▸ Your objective:
When you reproduce the listing below, keep every entry exactly as written.

▸ Information given:
● ● ● ●

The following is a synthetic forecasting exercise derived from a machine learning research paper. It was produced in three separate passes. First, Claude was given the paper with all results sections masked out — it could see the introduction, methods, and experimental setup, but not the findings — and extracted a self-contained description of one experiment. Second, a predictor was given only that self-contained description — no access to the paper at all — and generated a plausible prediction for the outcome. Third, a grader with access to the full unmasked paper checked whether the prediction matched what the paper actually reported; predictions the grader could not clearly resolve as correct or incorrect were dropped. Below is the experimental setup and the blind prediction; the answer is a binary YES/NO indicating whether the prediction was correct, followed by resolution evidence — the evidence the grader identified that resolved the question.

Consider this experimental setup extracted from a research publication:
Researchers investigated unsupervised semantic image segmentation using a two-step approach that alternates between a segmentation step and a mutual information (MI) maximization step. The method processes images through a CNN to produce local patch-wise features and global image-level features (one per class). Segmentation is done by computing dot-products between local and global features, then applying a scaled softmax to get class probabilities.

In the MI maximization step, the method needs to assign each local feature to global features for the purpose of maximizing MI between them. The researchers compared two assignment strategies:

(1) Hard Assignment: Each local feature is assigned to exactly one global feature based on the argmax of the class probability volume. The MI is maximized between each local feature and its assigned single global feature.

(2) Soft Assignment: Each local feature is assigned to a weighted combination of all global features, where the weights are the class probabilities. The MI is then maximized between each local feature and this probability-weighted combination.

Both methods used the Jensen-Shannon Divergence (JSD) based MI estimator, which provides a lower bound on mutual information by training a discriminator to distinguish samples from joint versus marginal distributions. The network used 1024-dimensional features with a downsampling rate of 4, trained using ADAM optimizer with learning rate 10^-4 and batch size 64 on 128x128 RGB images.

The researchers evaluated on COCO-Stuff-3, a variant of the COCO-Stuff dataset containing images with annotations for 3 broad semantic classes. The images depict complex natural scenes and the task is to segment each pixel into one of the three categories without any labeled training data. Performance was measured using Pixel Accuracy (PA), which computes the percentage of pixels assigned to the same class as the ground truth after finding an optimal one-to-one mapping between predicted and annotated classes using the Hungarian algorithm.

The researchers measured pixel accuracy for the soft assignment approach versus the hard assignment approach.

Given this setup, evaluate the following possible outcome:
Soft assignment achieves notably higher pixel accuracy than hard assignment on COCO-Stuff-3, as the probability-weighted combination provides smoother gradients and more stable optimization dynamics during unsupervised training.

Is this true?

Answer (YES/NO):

● ● ● ●

▸ Solution to this problem:
The following is a synthetic forecasting exercise derived from a machine learning research paper. It was produced in three separate passes. First, Claude was given the paper with all results sections masked out — it could see the introduction, methods, and experimental setup, but not the findings — and extracted a self-contained description of one experiment. Second, a predictor was given only that self-contained description — no access to the paper at all — and generated a plausible prediction for the outcome. Third, a grader with access to the full unmasked paper checked whether the prediction matched what the paper actually reported; predictions the grader could not clearly resolve as correct or incorrect were dropped. Below is the experimental setup and the blind prediction; the answer is a binary YES/NO indicating whether the prediction was correct, followed by resolution evidence — the evidence the grader identified that resolved the question.

Consider this experimental setup extracted from a research publication:
Researchers investigated unsupervised semantic image segmentation using a two-step approach that alternates between a segmentation step and a mutual information (MI) maximization step. The method processes images through a CNN to produce local patch-wise features and global image-level features (one per class). Segmentation is done by computing dot-products between local and global features, then applying a scaled softmax to get class probabilities.

In the MI maximization step, the method needs to assign each local feature to global features for the purpose of maximizing MI between them. The researchers compared two assignment strategies:

(1) Hard Assignment: Each local feature is assigned to exactly one global feature based on the argmax of the class probability volume. The MI is maximized between each local feature and its assigned single global feature.

(2) Soft Assignment: Each local feature is assigned to a weighted combination of all global features, where the weights are the class probabilities. The MI is then maximized between each local feature and this probability-weighted combination.

Both methods used the Jensen-Shannon Divergence (JSD) based MI estimator, which provides a lower bound on mutual information by training a discriminator to distinguish samples from joint versus marginal distributions. The network used 1024-dimensional features with a downsampling rate of 4, trained using ADAM optimizer with learning rate 10^-4 and batch size 64 on 128x128 RGB images.

The researchers evaluated on COCO-Stuff-3, a variant of the COCO-Stuff dataset containing images with annotations for 3 broad semantic classes. The images depict complex natural scenes and the task is to segment each pixel into one of the three categories without any labeled training data. Performance was measured using Pixel Accuracy (PA), which computes the percentage of pixels assigned to the same class as the ground truth after finding an optimal one-to-one mapping between predicted and annotated classes using the Hungarian algorithm.

The researchers measured pixel accuracy for the soft assignment approach versus the hard assignment approach.

Given this setup, evaluate the following possible outcome:
Soft assignment achieves notably higher pixel accuracy than hard assignment on COCO-Stuff-3, as the probability-weighted combination provides smoother gradients and more stable optimization dynamics during unsupervised training.

Is this true?

Answer (YES/NO):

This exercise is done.